_PROMPT_
Please return the full listing exactly as written, with the images removed.

(RECORDS PROVIDED)

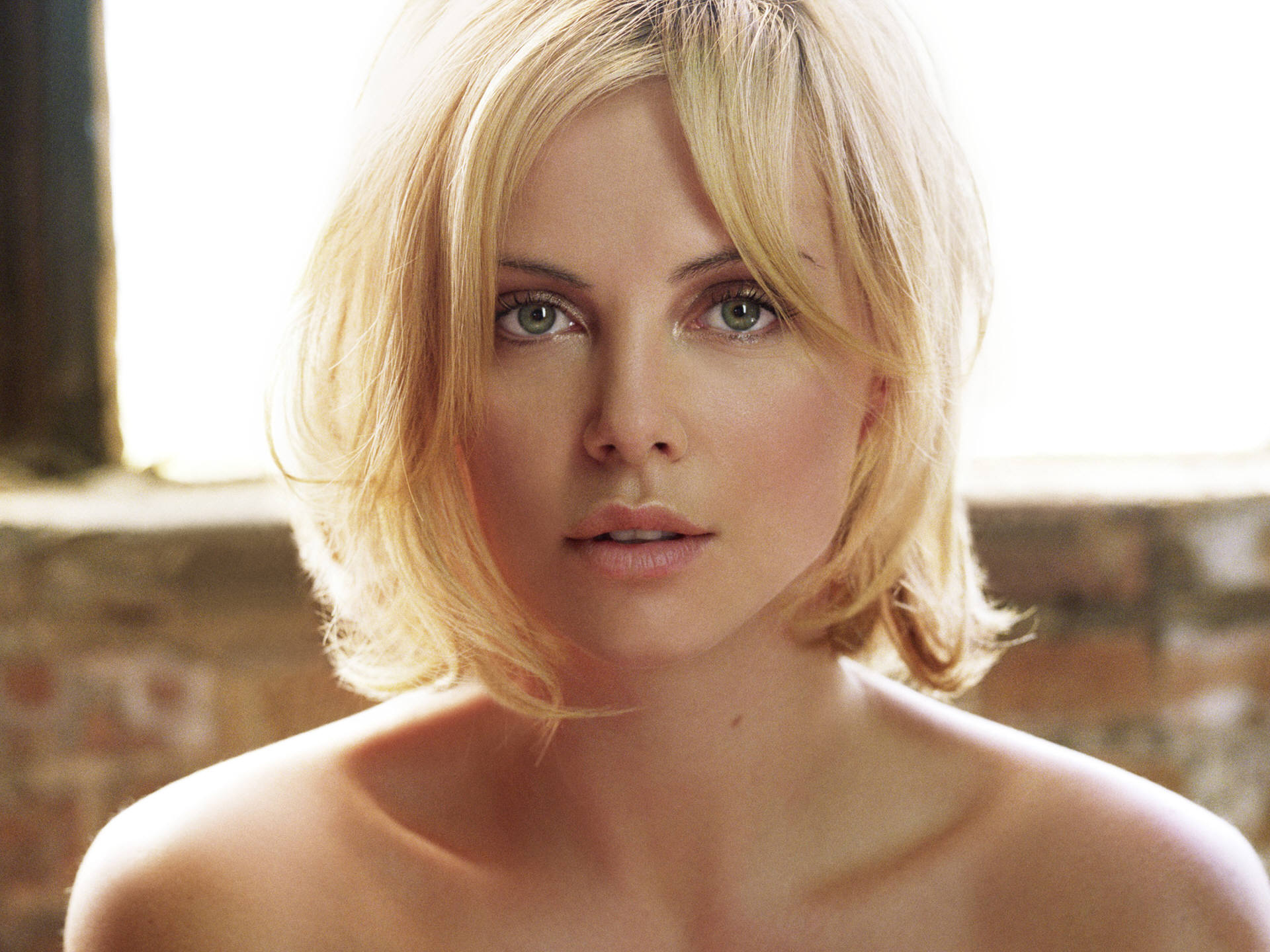 Charlize Theron (41) 790.57 Kb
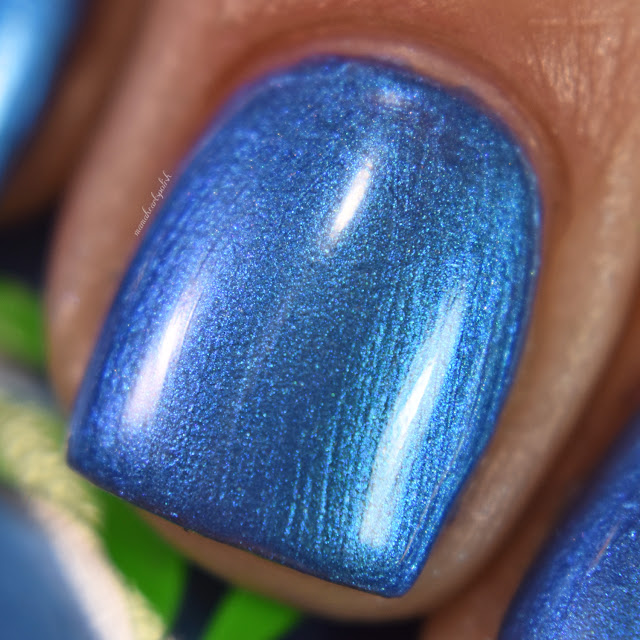 soothing-soul-nail-lacquers-blue-lagoon-3-macro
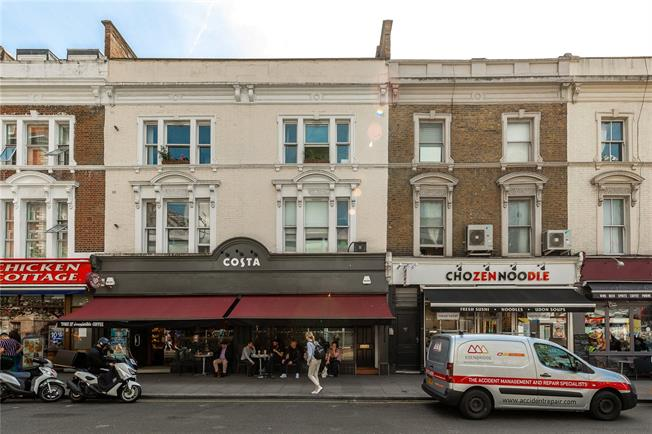 Asking Price £435,000, 2 Bedroom Flat For Sale in London, W2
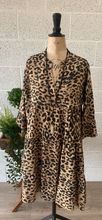 Load image into Gallery viewer, Tiger Print Collar Dress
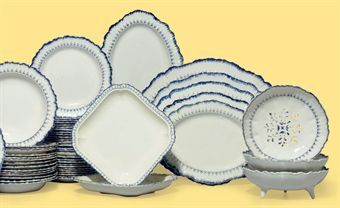 A WEDGWOOD PEARLWARE PART DINNER SERVICE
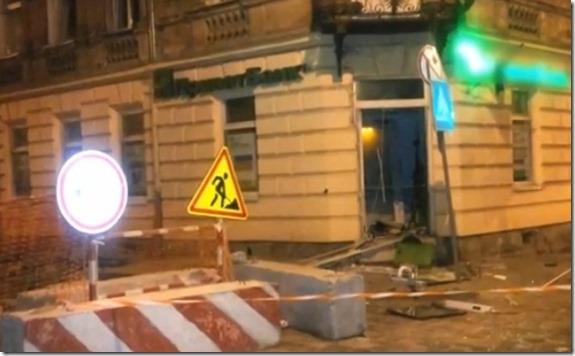 Вандалы вбалаклавах взорвали банкомат воЛьвове иневзяли денежных средств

(End RECORDS PROVIDED)

_RESULT OF THE EXERCISE_
 Charlize Theron (41) 790.57 Kb
 soothing-soul-nail-lacquers-blue-lagoon-3-macro
 Asking Price £435,000, 2 Bedroom Flat For Sale in London, W2
 Load image into Gallery viewer, Tiger Print Collar Dress
 A WEDGWOOD PEARLWARE PART DINNER SERVICE
 Вандалы вбалаклавах взорвали банкомат воЛьвове иневзяли денежных средств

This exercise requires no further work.